Last weekend I flew down to southern California to spend some time with Señor Grant. On Saturday, he took me to Disneyland, after prohibiting me from participating in any planning. Always content to submit to the agenda of others, I happily surrendered. This guy knows his way around Disneyland like I know my way around a pint of Häagen Dazs Dulce de Leche. We spent about 12 hours running from attraction to attraction, with hardly a moment of rest, except for the brief corn dog respite.
Now, my experience with corn dogs has pretty much been limited to Trader Joe’s Meatless Corn Dogs, which are more like a medium for the delivery of ketchup. The Disney ones were like the Trader Joe’s ones plus about 1500 calories, a lot of grease, and seemingly real meat products. I wolfed down two and then was rushed off to the next ride.
I think that my favorite ride was Soaring over California. You sit in a ski lift-like buggy in front of a massive screen which effectively fills your entire field of vision. On the screen a film is projected from the point of view of Superman, or some gravity-defying Disney character, flying over the Golden Gate Bridge, through Yosemite, and various other parts of California, except I think Sacramento, our capital, which didn’t seem to make the cut. They raise the seats and blow air at you, and even pine scent as you pass over the timber line, so that the effect is like you’re really soaring over the state. It was simultaneously completely convincing and completely artificial, like being tossed into a giant movie.

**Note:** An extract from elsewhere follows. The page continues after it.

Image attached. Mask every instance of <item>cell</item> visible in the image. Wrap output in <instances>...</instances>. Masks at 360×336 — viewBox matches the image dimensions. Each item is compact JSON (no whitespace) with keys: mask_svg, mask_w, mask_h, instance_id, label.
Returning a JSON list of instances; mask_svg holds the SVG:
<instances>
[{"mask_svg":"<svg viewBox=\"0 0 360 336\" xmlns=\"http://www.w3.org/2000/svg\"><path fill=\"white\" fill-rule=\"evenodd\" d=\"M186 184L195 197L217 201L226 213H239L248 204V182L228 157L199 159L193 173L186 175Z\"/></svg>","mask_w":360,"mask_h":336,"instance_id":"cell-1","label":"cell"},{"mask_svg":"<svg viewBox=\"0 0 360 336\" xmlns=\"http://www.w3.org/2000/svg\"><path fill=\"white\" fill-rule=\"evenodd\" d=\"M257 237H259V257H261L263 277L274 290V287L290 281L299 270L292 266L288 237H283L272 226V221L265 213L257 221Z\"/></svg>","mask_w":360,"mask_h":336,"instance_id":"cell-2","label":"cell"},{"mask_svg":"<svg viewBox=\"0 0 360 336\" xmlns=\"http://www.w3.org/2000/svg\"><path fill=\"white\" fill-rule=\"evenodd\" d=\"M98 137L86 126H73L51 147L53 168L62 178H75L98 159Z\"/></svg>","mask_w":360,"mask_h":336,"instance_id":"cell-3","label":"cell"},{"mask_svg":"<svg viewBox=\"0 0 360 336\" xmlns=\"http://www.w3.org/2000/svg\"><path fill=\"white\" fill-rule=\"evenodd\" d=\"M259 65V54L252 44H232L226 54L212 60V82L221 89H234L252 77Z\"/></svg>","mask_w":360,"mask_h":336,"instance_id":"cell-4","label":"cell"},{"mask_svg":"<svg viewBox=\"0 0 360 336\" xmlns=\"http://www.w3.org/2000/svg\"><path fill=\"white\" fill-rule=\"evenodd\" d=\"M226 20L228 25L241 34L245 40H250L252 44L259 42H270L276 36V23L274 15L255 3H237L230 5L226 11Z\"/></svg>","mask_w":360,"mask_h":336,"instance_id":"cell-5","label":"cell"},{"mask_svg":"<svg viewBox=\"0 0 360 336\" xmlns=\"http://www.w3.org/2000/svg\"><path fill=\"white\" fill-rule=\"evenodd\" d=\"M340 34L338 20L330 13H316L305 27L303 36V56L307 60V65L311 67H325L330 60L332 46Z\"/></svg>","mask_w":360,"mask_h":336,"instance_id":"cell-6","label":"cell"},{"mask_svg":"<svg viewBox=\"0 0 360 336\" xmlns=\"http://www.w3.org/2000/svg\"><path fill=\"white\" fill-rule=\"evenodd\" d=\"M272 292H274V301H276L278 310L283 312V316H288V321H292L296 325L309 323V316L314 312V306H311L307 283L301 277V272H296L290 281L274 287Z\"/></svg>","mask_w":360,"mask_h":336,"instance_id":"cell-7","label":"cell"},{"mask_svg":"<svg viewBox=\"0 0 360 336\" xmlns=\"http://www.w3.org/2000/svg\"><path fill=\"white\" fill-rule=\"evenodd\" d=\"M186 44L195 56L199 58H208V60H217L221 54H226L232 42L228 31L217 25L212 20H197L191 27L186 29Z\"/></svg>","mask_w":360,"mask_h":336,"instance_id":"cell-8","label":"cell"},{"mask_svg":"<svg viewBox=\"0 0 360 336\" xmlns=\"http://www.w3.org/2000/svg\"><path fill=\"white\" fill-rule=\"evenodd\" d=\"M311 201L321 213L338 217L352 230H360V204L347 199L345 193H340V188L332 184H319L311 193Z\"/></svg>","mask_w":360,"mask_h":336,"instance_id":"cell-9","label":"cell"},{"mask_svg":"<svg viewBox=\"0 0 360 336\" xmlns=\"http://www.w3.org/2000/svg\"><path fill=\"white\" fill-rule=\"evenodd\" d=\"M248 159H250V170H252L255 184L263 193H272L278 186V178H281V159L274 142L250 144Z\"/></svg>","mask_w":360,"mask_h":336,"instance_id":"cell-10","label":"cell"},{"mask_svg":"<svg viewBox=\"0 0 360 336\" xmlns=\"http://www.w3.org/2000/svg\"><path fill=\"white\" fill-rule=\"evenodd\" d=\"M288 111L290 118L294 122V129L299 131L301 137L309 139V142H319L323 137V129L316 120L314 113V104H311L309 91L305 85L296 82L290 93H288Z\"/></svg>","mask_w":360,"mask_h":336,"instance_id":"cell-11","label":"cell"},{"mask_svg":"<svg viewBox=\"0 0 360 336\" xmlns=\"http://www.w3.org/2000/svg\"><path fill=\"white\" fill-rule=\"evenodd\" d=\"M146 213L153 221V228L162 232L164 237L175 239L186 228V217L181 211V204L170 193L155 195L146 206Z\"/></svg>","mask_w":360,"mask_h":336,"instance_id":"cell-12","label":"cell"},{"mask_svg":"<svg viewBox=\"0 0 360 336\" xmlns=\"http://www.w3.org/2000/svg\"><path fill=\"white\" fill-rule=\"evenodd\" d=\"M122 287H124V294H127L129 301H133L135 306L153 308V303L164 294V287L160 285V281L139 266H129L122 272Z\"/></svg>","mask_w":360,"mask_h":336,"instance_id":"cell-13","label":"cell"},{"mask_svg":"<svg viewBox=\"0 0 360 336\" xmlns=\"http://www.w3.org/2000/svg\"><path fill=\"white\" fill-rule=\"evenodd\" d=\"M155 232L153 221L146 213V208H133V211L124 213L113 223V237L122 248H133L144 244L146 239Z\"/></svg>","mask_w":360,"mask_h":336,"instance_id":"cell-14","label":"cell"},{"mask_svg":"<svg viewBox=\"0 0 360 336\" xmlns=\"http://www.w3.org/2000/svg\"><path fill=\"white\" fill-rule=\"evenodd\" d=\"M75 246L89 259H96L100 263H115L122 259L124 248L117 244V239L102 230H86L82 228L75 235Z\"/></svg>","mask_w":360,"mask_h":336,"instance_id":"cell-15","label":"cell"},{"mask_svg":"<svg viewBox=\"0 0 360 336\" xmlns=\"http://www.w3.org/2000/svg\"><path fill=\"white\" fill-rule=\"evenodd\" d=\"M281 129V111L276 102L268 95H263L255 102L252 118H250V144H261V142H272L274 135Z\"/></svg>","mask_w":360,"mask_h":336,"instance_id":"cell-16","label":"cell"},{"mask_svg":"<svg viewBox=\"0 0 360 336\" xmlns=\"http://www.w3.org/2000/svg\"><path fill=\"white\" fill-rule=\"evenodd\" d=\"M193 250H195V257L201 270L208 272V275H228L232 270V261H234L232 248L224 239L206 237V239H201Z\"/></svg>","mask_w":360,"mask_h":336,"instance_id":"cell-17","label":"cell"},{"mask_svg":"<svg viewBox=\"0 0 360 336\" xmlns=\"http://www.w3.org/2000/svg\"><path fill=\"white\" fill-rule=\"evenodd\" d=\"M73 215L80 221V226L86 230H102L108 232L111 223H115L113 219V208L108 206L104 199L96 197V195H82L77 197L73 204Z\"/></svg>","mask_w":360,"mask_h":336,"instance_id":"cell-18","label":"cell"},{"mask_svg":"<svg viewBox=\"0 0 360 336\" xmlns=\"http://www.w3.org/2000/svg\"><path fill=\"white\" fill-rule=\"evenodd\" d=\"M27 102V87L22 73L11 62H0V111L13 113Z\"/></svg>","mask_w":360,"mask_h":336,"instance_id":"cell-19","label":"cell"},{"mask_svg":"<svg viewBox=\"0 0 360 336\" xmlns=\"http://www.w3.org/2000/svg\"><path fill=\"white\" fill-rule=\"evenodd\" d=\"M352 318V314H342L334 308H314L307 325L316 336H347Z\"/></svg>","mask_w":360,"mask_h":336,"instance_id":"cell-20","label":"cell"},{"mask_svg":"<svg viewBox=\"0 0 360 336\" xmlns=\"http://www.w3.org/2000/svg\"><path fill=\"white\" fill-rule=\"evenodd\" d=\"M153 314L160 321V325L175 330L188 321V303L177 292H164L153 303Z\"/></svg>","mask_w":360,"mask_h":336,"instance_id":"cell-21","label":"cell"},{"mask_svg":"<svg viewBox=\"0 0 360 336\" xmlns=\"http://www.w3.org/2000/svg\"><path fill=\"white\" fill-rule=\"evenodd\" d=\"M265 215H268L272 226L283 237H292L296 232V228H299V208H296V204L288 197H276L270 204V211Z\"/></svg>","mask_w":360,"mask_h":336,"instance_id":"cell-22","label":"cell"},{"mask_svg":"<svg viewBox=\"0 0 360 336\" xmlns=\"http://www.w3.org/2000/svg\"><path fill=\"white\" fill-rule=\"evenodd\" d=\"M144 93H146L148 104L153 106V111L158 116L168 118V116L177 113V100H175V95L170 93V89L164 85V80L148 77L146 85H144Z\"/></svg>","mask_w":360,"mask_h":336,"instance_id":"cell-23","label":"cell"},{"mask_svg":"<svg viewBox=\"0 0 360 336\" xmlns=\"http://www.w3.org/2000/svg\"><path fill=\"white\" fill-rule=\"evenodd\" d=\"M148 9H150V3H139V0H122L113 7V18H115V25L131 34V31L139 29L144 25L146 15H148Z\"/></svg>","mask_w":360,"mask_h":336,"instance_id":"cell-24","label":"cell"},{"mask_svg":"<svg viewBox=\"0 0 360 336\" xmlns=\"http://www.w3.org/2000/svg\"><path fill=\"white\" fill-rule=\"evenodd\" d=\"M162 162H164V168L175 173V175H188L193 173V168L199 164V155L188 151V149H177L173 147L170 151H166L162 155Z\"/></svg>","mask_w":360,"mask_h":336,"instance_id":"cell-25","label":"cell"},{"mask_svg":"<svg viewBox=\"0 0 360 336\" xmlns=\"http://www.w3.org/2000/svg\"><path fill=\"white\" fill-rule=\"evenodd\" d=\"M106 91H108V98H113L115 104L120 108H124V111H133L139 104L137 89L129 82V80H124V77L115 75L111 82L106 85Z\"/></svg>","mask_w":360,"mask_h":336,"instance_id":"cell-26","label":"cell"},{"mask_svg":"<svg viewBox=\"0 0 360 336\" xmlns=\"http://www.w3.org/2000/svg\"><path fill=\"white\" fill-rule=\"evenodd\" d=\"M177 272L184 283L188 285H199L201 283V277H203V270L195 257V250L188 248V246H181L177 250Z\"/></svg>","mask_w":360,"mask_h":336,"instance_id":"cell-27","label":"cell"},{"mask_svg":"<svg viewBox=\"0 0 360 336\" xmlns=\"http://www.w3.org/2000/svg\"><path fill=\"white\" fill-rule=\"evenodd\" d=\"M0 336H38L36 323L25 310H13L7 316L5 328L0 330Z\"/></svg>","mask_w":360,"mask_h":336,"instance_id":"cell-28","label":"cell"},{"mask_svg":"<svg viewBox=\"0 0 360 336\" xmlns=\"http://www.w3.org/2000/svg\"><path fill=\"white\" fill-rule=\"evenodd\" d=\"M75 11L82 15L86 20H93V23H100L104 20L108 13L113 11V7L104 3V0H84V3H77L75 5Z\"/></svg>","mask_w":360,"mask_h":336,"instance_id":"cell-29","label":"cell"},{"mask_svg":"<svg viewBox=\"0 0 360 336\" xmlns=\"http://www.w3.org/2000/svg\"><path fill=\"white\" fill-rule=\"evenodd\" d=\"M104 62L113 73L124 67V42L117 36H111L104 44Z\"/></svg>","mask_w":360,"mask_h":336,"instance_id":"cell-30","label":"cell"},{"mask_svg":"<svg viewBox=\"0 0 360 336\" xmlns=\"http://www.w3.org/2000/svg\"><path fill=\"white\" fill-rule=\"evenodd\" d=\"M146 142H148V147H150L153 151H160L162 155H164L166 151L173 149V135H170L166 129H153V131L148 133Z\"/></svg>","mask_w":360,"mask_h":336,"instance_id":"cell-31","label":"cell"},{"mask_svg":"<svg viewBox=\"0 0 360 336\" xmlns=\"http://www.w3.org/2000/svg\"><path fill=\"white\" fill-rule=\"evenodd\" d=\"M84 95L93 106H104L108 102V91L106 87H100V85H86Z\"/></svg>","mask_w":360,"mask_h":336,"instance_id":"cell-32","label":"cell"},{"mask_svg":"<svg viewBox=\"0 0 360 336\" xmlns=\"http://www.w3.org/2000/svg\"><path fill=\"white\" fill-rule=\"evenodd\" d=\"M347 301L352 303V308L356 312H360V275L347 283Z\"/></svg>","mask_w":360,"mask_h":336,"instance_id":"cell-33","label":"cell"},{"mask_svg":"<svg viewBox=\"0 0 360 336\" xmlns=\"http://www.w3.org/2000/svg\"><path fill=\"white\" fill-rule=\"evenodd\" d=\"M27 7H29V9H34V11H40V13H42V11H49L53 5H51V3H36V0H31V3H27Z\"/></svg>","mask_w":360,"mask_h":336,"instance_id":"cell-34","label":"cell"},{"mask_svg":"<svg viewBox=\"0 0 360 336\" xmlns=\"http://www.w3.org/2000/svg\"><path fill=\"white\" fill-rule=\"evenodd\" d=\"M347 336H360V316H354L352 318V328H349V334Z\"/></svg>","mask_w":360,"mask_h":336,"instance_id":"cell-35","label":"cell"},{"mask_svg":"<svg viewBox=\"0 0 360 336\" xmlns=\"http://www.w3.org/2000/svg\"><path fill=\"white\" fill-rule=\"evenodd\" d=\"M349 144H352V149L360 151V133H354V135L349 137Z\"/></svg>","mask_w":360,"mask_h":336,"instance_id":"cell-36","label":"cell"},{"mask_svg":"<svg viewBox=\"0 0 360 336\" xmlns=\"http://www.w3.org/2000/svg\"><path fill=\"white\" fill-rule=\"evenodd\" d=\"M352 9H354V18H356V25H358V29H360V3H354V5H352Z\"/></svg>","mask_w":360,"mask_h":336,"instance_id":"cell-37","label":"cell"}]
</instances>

I also loved the Hollywood Tower of Terror. You get in an elevator in this old hotel and suddenly you’re dropped 14 stories. And then the elevator goes up again and you’re dropped again. And again. I screamed and screamed. Aaaaaaaah! I nearly lost my corn dogs.
We dined in Ariel’s Grotto, outside by the water, romantic, in the only table with no heat overhead. So I shivered through my meal, warmed visually by Señor Grant’s fiery countenance. After dinner we made our way through several heated indoor attractions and then, suitably warmed, hopped over to the other side of the lake to see the World of Color show, “the WOOON-derful world of COOOOOO-loooooooor!” in which scenes from recent Disney films are projected on eruptions and sprays of water. Despite the signs everywhere warning that the area we were in was a “wet” zone, Señor Grant insisted that it was “only a mist.” When our neighbors expressed concern about getting wet, he calmed them with “it’s only a light mist.” The show was dazzling, the colored jets of water zigging and zagging, the fountains growing higher and higher… and then came the deluge. Which didn’t stop. Everyone around started screaming, I ducked behind Señor Grant but to no avail. We were soaked. I tried to avoid the angry stares of my wet neighbors, glaring at Señor Grant.
Actually I loved all the rides—the roller coasters, the singing animatronic critters, the Haunted Mansion—except for the Finding Nemo submarine ride, which was pretty lame. But to be fair to the Disney designers, by the time we got there, it was close to midnight, the corn dogs were wreaking havoc with my GI tract, we were wet, tired, kids were crying, everybody stank. It was time to go home.